Tables 14 and 42 report a new 2009 RVCT data entry option; these tables now include a patient’s adverse reaction to anti-TB drug therapy as an option for the reason therapy stopped.

Metropolitan Statistical Areas

Tables 46 through 50 present data by metropolitan statistical areas (MSAs) with an estimated 2009 population of 500,000 or more. MSAs are defined by the federal Office of Management and Budget, and the definitions effective as of December 2009 were used for this publication. On June 6, 2003, the OMB announced new MSA definitions based on Census 2000 data and the information has been updated annually. Some MSA’s added or dropped counties and some MSA’s merged. The MSA definitions apply to all areas except the six New England states; for these states, the New England County Metropolitan Areas (NECMAs) are used. MSAs are named for a central city in the MSA or NECMA, may include several cities and counties, and may cross state boundaries. For example, the TB cases and case rates presented for the District of Columbia in Table 20 include only persons residing within the geographic boundaries of the District. However, the TB cases and case rates for the Washington, D.C., MSA (Table 46) include persons residing within the several counties in the metropolitan area, including counties in Maryland, Virginia, and West Virginia.

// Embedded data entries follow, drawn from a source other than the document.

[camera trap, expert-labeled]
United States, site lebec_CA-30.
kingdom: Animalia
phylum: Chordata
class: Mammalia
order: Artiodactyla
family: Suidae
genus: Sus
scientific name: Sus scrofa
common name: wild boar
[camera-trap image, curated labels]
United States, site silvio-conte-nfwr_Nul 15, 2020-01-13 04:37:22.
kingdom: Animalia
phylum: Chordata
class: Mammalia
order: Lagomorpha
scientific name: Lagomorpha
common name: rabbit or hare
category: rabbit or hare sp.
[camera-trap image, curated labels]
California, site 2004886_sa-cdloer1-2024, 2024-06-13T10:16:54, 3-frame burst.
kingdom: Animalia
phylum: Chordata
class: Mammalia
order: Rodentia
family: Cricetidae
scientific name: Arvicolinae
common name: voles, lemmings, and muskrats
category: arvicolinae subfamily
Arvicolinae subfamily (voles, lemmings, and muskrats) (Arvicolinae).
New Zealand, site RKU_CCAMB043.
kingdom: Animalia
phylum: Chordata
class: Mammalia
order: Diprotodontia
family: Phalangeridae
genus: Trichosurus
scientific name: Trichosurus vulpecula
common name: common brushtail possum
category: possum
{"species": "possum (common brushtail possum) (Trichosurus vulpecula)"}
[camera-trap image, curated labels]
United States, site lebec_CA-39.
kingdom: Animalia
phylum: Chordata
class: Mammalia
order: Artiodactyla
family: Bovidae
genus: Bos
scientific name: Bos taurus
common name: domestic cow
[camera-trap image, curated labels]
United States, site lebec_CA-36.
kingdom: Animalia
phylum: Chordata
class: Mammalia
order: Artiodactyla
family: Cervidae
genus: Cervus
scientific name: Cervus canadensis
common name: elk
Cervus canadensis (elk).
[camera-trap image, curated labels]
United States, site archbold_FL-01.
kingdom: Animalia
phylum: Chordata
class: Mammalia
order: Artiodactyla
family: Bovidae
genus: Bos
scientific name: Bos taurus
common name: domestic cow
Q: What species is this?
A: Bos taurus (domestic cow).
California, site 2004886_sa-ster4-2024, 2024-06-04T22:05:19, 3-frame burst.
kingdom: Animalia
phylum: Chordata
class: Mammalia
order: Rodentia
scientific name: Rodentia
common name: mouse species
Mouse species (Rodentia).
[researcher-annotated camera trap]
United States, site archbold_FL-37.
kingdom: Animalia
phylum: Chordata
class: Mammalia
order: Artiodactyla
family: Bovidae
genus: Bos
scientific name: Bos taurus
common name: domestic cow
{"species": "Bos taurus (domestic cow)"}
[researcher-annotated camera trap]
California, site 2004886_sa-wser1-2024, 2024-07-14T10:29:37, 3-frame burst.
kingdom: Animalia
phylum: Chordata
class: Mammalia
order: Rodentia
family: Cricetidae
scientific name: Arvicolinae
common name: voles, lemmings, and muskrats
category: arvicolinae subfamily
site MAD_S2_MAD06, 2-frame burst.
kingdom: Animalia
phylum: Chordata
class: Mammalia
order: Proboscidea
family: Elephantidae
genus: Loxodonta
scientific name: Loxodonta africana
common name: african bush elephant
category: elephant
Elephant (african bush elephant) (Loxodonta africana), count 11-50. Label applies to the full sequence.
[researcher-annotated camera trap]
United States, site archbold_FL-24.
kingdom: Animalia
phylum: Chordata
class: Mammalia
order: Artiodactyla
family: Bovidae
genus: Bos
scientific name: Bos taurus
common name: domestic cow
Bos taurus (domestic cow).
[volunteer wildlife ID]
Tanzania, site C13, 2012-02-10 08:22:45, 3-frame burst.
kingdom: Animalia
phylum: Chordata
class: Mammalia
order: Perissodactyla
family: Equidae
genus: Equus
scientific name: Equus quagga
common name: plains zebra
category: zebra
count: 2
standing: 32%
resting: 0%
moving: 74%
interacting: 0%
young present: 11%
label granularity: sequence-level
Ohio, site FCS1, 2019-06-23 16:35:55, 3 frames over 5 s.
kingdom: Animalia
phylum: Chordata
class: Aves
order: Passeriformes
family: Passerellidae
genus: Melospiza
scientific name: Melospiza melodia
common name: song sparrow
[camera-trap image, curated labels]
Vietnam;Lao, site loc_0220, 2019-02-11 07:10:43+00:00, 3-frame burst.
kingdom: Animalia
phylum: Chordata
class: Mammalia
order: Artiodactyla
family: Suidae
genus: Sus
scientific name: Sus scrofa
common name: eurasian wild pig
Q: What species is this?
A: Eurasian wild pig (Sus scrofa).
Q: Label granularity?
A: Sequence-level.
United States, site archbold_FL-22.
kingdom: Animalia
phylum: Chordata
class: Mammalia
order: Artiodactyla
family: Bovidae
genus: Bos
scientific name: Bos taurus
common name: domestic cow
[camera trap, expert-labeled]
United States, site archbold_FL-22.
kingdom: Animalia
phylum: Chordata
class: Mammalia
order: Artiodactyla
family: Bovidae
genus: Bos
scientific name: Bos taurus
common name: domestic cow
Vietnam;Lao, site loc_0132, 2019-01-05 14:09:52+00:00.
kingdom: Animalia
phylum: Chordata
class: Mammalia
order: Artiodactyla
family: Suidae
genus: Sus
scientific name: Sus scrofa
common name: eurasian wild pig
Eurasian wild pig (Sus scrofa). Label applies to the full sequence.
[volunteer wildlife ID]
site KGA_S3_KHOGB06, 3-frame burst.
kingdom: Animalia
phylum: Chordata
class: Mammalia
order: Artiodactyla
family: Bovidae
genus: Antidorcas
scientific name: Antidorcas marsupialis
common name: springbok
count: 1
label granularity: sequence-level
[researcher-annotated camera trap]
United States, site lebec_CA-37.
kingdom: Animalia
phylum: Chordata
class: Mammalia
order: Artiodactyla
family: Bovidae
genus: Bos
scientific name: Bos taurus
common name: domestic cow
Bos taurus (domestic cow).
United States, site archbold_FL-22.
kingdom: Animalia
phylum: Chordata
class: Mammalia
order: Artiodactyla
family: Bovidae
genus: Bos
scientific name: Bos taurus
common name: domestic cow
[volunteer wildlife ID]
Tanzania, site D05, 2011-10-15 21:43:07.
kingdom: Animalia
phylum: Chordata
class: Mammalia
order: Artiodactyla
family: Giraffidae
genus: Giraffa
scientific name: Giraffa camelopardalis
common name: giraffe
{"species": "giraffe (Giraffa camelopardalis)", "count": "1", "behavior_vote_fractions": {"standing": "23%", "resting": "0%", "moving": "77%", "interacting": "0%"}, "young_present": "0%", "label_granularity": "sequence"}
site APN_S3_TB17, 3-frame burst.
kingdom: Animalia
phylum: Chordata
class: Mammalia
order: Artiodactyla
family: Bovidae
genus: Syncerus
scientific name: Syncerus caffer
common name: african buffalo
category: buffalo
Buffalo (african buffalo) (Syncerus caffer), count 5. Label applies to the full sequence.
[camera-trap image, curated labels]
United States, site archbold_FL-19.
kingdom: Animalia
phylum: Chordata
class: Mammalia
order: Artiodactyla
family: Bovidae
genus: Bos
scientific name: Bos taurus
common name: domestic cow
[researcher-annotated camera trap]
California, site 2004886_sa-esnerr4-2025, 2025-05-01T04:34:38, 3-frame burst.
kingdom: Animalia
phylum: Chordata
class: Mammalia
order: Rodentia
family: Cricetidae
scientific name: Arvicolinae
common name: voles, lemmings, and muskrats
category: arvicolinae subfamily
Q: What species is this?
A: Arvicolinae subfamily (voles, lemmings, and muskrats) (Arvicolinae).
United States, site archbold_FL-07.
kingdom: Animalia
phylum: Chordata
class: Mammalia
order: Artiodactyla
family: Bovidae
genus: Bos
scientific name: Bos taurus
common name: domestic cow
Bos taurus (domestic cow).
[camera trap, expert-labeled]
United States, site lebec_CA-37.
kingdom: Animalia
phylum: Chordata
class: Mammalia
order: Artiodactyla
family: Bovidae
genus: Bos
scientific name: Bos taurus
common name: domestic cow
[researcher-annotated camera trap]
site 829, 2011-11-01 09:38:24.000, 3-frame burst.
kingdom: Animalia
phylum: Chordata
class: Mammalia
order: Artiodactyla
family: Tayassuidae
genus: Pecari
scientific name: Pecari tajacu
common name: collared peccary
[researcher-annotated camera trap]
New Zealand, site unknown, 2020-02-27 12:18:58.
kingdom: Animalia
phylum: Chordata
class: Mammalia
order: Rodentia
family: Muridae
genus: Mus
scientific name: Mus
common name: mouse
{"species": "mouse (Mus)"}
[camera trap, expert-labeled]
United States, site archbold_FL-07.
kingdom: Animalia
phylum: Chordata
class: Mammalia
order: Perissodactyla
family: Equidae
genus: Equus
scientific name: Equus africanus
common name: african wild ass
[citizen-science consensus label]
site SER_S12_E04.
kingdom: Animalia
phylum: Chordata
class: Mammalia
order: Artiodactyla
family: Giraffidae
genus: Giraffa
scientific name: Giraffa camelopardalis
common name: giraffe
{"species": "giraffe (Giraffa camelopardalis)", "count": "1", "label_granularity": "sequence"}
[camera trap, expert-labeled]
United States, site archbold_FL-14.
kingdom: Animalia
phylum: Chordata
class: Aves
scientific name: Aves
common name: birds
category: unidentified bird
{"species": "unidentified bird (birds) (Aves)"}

A city/MSA with incomplete or unavailable data was not included in the tables and some cities or MSA’s total numbers may be underreported due to missing information.

1Other U.S. jurisdictions include American Samoa, the Commonwealth of the Northern Mariana Islands, the Federated States of Micronesia, Guam, the Republic of the Marshall Islands, the Republic of Palau, and U.S. Virgin Islands.

2CDC. Immigration Requirements: Technical Instructions for Tuberculosis Screening and Treatment, 2007. Atlanta: CDC, Division of Global Migration and Quarantine, revised September 2007.

3CDC. Treatment of Tuberculosis, American Thoracic Society, CDC, and the Infectious Diseases Society of America. MMWR 2003;52(No.RR-11):1-77.